> TEXTE À LIRE

=======

Cécile Cabanac, Des poignards dans les sourires

Quand les faux-semblants règnent en maître 

Un couple qui bat de l’aile dans une petite ville de pro­vince où tout se sait, ou presque. Un chef d’entreprise qui n’est pas à la hau­teur de sa fonc­tion, un homme qui se révèle odieux. Une femme à la dérive qui encaisse sans rien dire, qui accepte une situa­tion très incon­for­table. Le décor est planté.
Cécile Caba­nac peut mettre en place la minu­tieuse enquête de deux poli­ciers confron­tés à un crime qui se révèle bien mys­té­rieux, où les indices manquent sin­gu­liè­re­ment. Com­ment iden­ti­fier un tronc humain sans empreintes, sans tête ? Et lorsque ce sera fait, que la vic­time sera connue, les cou­pables poten­tiels seront légion.

=======

> CONSIGNES
• A. Répondez à ces questions sur la critique :
(i) Dans quel genre de ville se passe l'histoire ?
(ii) Combien de policiers mènent l'enquête ?
(iii) Que manque-t-il au tronc humain à identifier ?
• B. Dans la critique, recopiez le passage qui commence par « Cécile Cabanac, Des » et se termine par « poten­tiels seront légion. » en remplaçant « femme » par « épouse ».
• C. D'après la critique, ces affirmations sont-elles vraies ? Répondez par oui ou non et citez les mots du texte qui tranchent.
(i) Le chef d'entreprise se montre odieux.
(ii) Les indices abondent dans l'enquête.
(iii) La femme encaisse sans rien dire.

> DONNÉES AFFICHÉES
=======

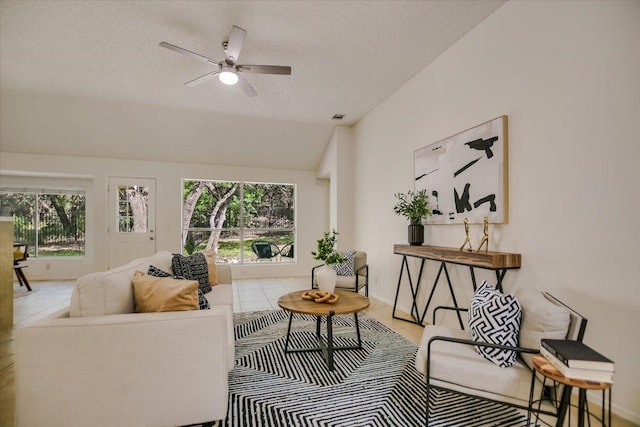 3413 Latimer Dr, Austin, TX 78732 - living area with lofted ceiling, a ceiling fan, and a textured ceiling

=======

> CORRIGÉ
• A.
(i) Une petite ville de province où tout se sait, ou presque.
(ii) Deux.
(iii) Les empreintes et la tête.

• B.
Cécile Cabanac, Des poignards dans les sourires

Quand les faux-semblants règnent en maître 

Un couple qui bat de l’aile dans une petite ville de pro­vince où tout se sait, ou presque. Un chef d’entreprise qui n’est pas à la hau­teur de sa fonc­tion, un homme qui se révèle odieux. Une épouse à la dérive qui encaisse sans rien dire, qui accepte une situa­tion très incon­for­table. Le décor est planté.
Cécile Caba­nac peut mettre en place la minu­tieuse enquête de deux poli­ciers confron­tés à un crime qui se révèle bien mys­té­rieux, où les indices manquent sin­gu­liè­re­ment. Com­ment iden­ti­fier un tronc humain sans empreintes, sans tête ? Et lorsque ce sera fait, que la vic­time sera connue, les cou­pables poten­tiels seront légion.

• C.
(i) Oui : « un homme qui se révèle odieux ».
(ii) Non : « les indices manquent ».
(iii) Oui : « Une femme à la dérive qui encaisse sans rien dire ».